→ YOUR TASK
Please give back each line below unchanged; none of the pictures should appear.

▼▼▼

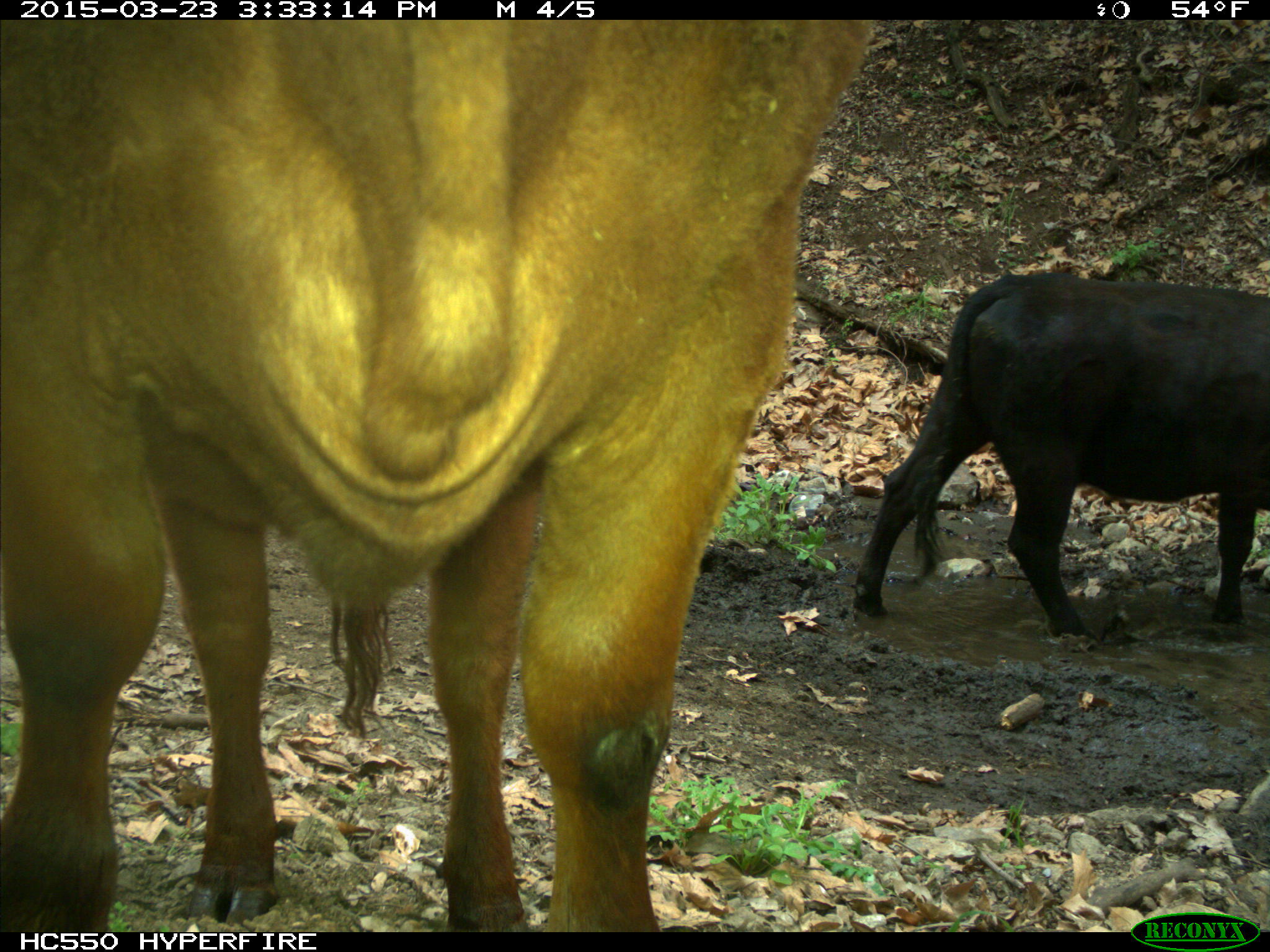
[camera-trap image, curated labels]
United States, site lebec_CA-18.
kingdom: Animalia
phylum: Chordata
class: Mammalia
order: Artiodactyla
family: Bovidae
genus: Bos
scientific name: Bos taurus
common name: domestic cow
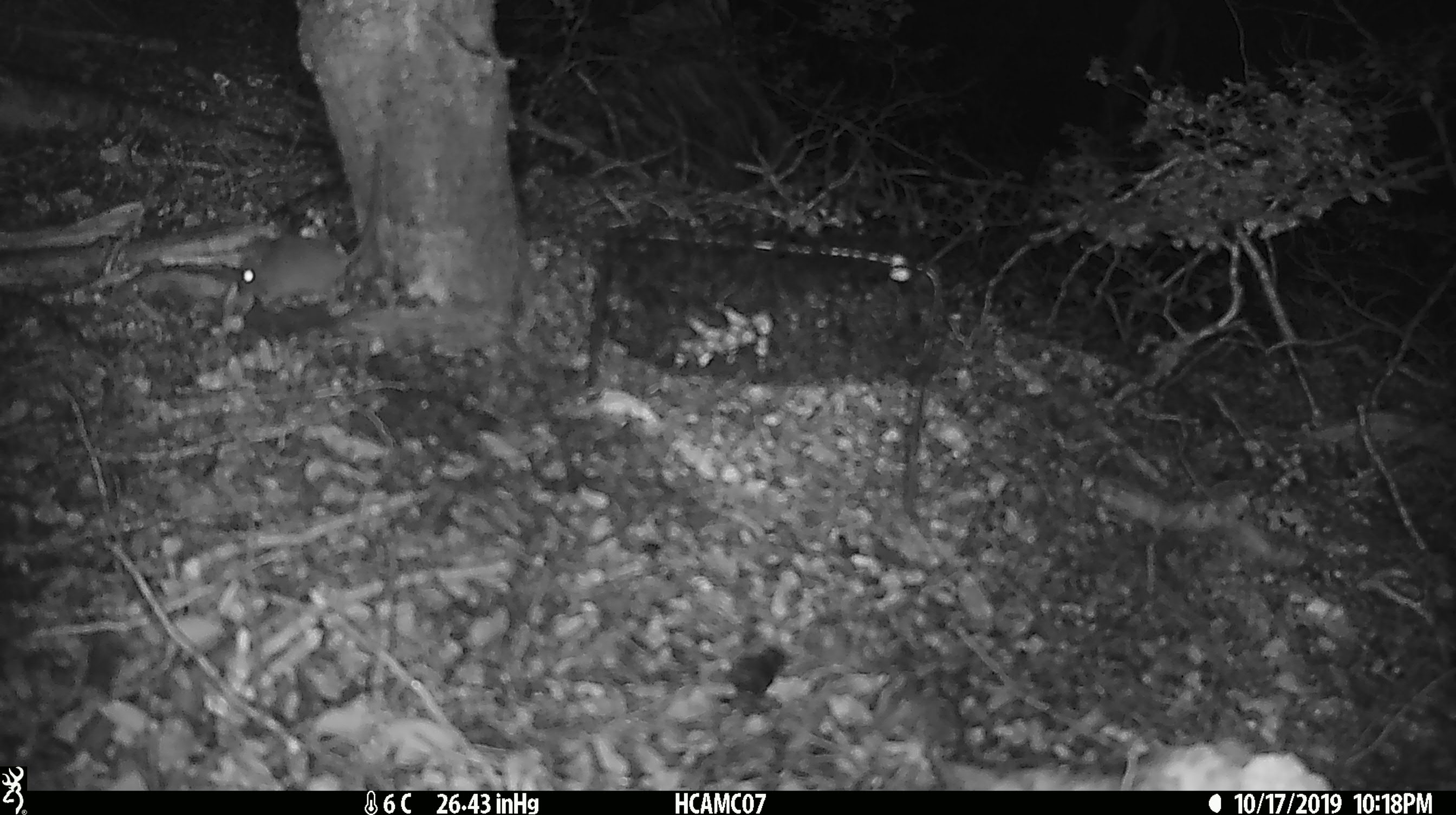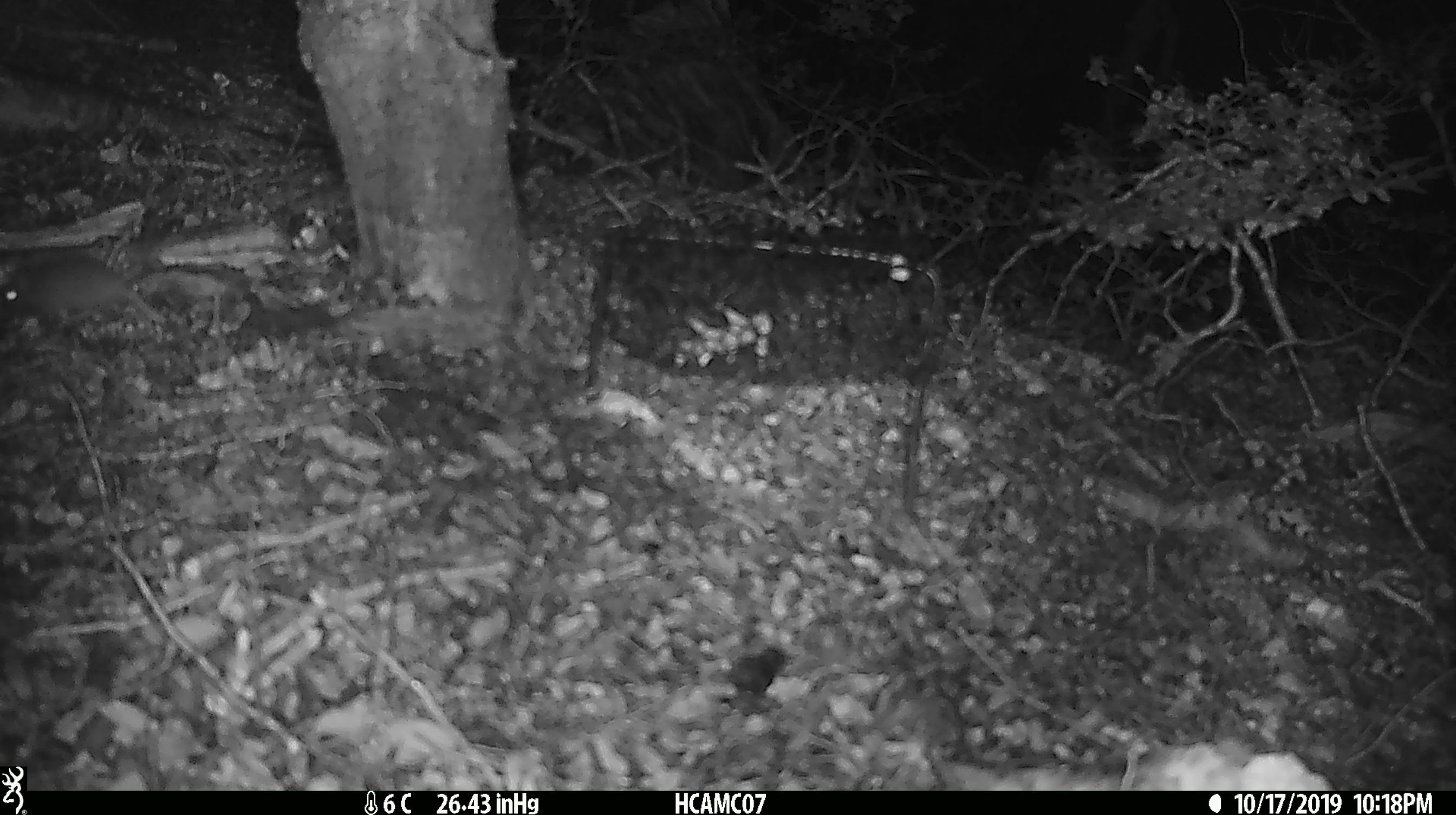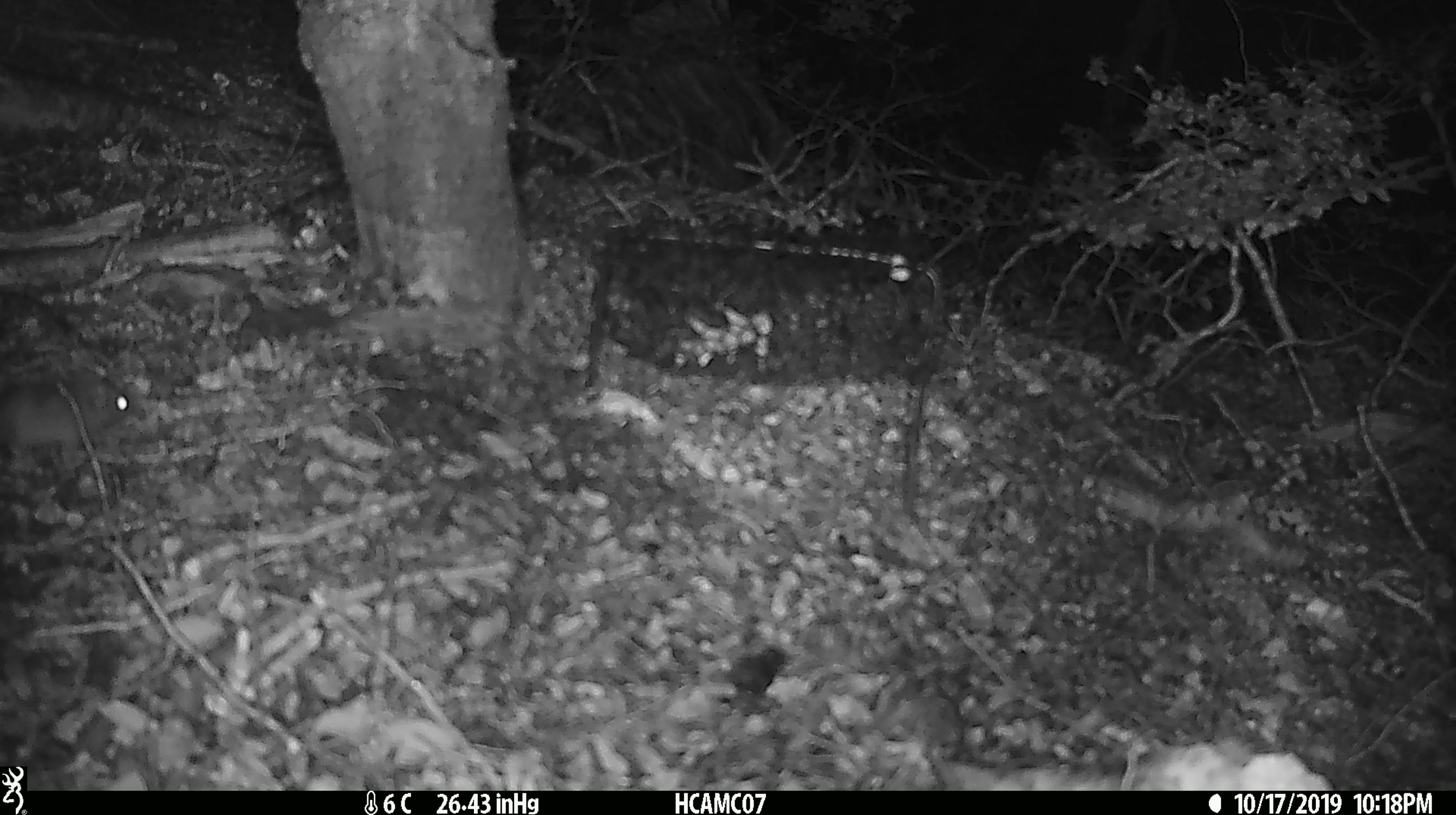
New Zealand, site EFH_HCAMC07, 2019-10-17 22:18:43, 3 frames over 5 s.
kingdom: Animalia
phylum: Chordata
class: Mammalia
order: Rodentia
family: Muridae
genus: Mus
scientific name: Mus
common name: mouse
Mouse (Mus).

▲▲▲

→ REPLY TO THE EXERCISE
[camera-trap image, curated labels]
United States, site lebec_CA-18.
kingdom: Animalia
phylum: Chordata
class: Mammalia
order: Artiodactyla
family: Bovidae
genus: Bos
scientific name: Bos taurus
common name: domestic cow
New Zealand, site EFH_HCAMC07, 2019-10-17 22:18:43, 3 frames over 5 s.
kingdom: Animalia
phylum: Chordata
class: Mammalia
order: Rodentia
family: Muridae
genus: Mus
scientific name: Mus
common name: mouse
Mouse (Mus).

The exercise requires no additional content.